Minor functions to compute number of free variables, detect presence of certain
sub-expressions, etc.

The diff is ugly because of clang-format

* Add spacer_cluster for clustering lemmas

A cluster of lemmas is a set of lemmas that are all instances of the same
pattern, where a pattern is a qff formula with free variables.

Currently, the instances are required to be explicit, that is, they are all
obtained by substituting concrete values (i.e., numbers) for free variables of
the pattern.

Lemmas are clustered in cluster_db in each predicate transformer.

* Integrate spacer_cluster into spacer_context

* Custom clang-format pragmas for spacer_context

spacer_context.(cpp|h) are large and have inconsistent formatting. Disable
clang-format for them until merge with main z3 branch and re-format.

* Computation of convex closure and matrix kernel

Various LA functions. The implementations are somewhat preliminary.

Convex closure is simplemented via syntactic convex closure procedure.
Kernel computation considers many common cases.

spacer_arith_kernel_sage implements kernel computation by call external
Sage binary. It is used only for debugging and experiments. There is no
link dependence on Sage. If desired, it can be removed.

* Add spacer_concretize

* Utility methods for spacer conjecture rule

* Add spacer_expand_bnd_generalizer

Generalizes arithmetic inequality literals of the form x <= c,
by changing constant c to other constants found in the problem.

* Add spacer_global_generalizer

Global generalizer checks every new lemma against a cluster
of previously learned lemmas, and, if possible, conjectures
a new pob, that, when blocked, generalizes multiple existing
lemmas.

* Remove fp.spacer.print_json option

The option is used to dump state of spacer into json for debugging.

It has been replaced by `fp.spacer.trace_file` that allows dumping an execution
of spacer. The json file can be reconstructed from the trace file elsewhere.

* Workaround for segfault in spacer_proof_utils

Issue #3 in hgvk94/z3

Segfault in some proof reduction. Avoid by bailing out on reduction.

* Revert bug for incomplete models

* Use local fresh variables in spacer_global_generalizer

* Cleanup of spacer_convex_closure

* Allow arbitrary expressions to name cols in convex_closure

* WIP: convex closure

* WIP: convex closure

* Fix bindings order in spacer_global_generalizer

The matcher creates substitution using std_order, which is
reverse of expected order (variable 0 is last). Adjust the code
appropriately for that.

* Increase verbosity level for smt_context stats

* Dead code in qe_mbp

* bug fixes in spacer_global_generalizer::subsumer

* Partially remove dependence of size of m_alphas

I want m_alphas to potentially be greater than currently used alpha variables.
This is helpful for reusing them across multiple calls to convex closure

* Subtle bug in kernel computation

Coefficient was being passed by reference and, therefore, was
being changed indirectly.

In the process, updated the code to be more generic to avoid rational
computation in the middle of matrix manipulation.

* another test for sparse_matrix_ops::kernel

* Implementation of matrix kernel using Fraction Free Elimination

Ensures that the kernel is int for int matrices.

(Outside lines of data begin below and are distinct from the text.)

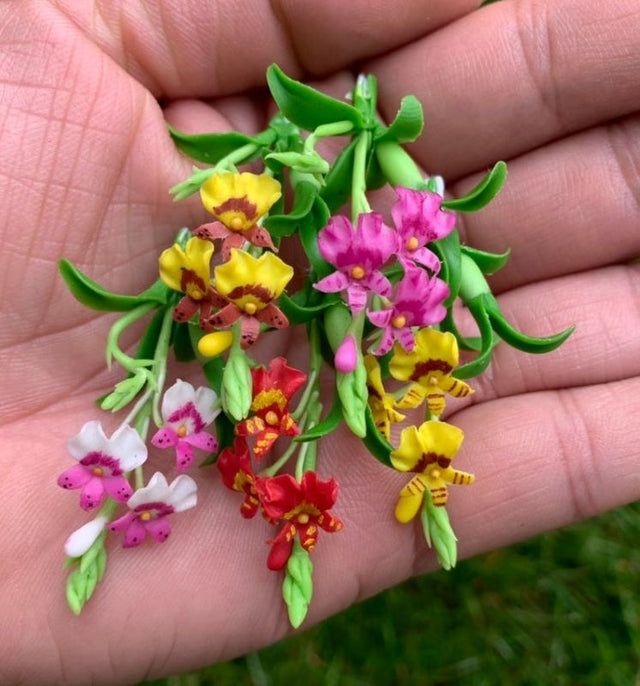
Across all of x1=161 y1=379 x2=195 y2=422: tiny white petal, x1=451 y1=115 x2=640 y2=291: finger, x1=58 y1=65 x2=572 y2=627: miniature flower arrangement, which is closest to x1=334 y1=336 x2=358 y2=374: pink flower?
x1=58 y1=65 x2=572 y2=627: miniature flower arrangement

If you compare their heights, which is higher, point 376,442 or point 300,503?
point 376,442

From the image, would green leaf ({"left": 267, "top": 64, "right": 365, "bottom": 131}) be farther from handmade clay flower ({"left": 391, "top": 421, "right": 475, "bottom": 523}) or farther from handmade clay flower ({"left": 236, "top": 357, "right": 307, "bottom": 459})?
handmade clay flower ({"left": 391, "top": 421, "right": 475, "bottom": 523})

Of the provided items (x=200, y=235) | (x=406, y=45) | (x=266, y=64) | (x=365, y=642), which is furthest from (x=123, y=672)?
(x=406, y=45)

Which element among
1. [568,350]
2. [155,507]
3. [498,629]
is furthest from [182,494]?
[498,629]

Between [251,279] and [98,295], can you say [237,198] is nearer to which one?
[251,279]

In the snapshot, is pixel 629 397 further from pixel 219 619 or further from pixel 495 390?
pixel 219 619

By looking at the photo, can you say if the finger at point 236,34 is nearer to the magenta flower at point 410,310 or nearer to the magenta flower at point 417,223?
the magenta flower at point 417,223
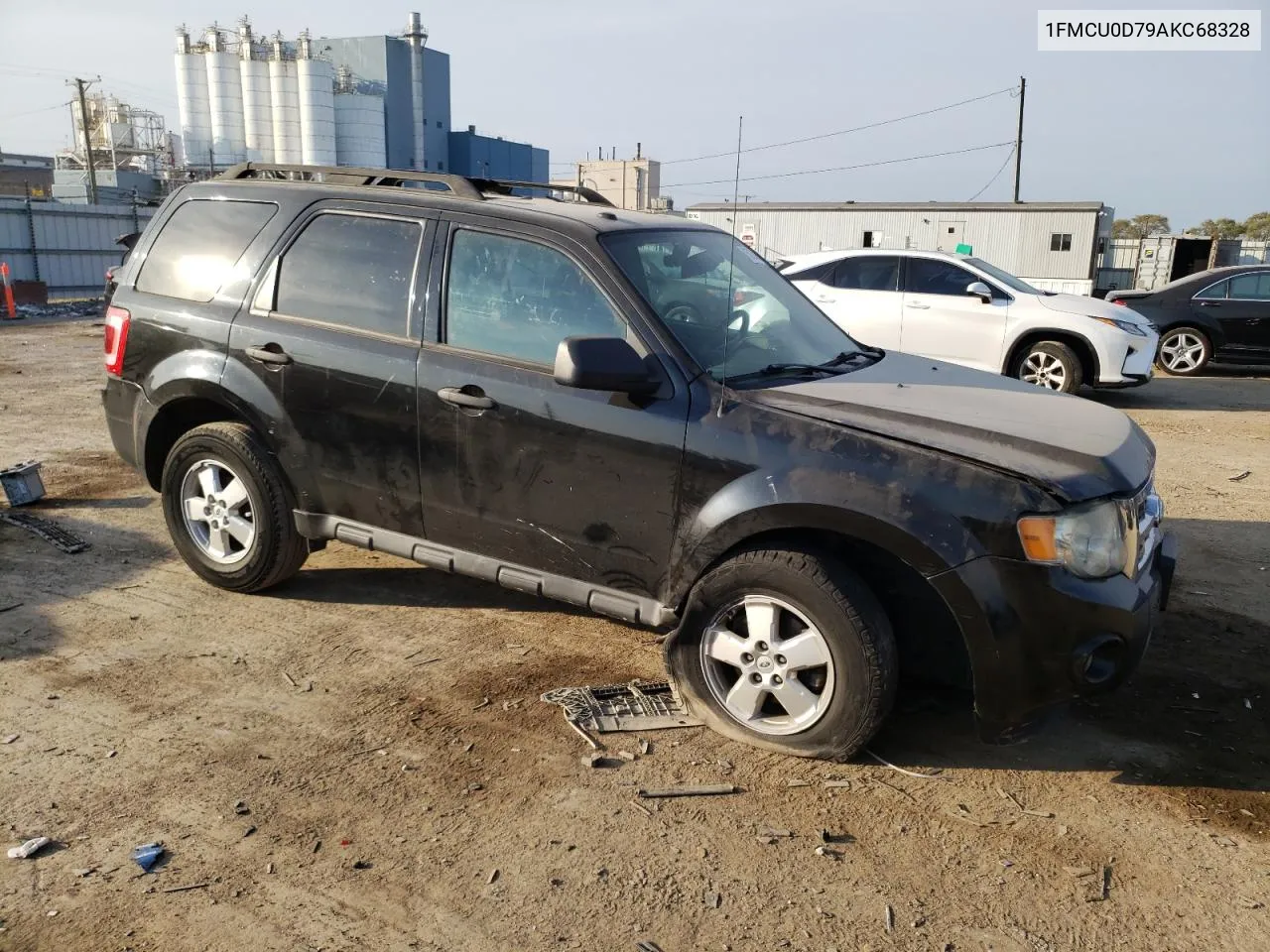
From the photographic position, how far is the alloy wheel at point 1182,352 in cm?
1398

All divisions are exact.

* clang-format sparse_matrix_ops.h

* another implementation of ffe kernel in sparse_matrix_ops

* Re-do arith_kernel and convex_closure

* update spacer_global_generalization for new subsumer

* remove spacer.gg.use_sage parameter

* cleanup of spacer_global_generalizer

* Removed dependency on sage

* fix in spacer_convex_closure

* spacer_sem_matcher: consider an additional semantic matching

disabled until it is shown useful

* spacer_global_generalizer: improve do_conjecture

 - if conjecture does not apply to pob, use lemma instead
 - better normalization
 - improve debug prints

* spacer_conjecture: formatting

* spacer_cluster: improve debug prints

* spacer_context: improve debug prints

* spacer_context: re-queue may pobs

enabled even if global re-queue is disabled

* spacer_cluster print formatting

* reset methods on pob

* cleanup of print and local variable names

* formatting

* reset generalization data once it has been used

* refactored extra pob creation during global guidance

* fix bug copying sparse matrix into spacer matrix

* bug fix in spacer_convex_closure

* formatting change in spacer_context

* spacer_cluster: get_min_lvl

chose level based on pob as well as lemmas

* spacer_context: add desired_level to pob

desired_level indicates at which level pob should be proved.
A pob will be pushed to desired_level if necessary

* spacer_context: renamed subsume stats

the name of success/failed was switched

* spacer_convex_closure: fix prototype of is_congruent_mod()

* spacer_convex_closure: hacks in infer_div_pred()

* spacer_util: do not expand literals with mod

By default, equality literal t=p is expanded into t<=p && t>=p

Disable the expansion in case t contains 'mod' operator since such
expansion is usually not helpful for divisibility

* spacer_util: rename m_util into m_arith

* spacer_util: cleanup normalize()

* spacer_util: formatting

* spacer_context: formatting cleanup on subsume and conjecture

* spacer_context: fix handling may pobs when abs_weakness is enabled

A pob might be undef, so weakness must be bumped up

* spacer_arith_kernel: enhance debug print

* spacer_global_generalizer: improve matching on conjecture

* spacer_global_generalizer: set desired level on conjecture pob

* spacer_global_generalizer: debug print

* spacer_global_generalizer: set min level on new pobs

the new level should not be higher than the pob that was generalized

* spacer_global_generalizer: do no re-create closed pobs

If a generalized pob exist and closed, do not re-create it.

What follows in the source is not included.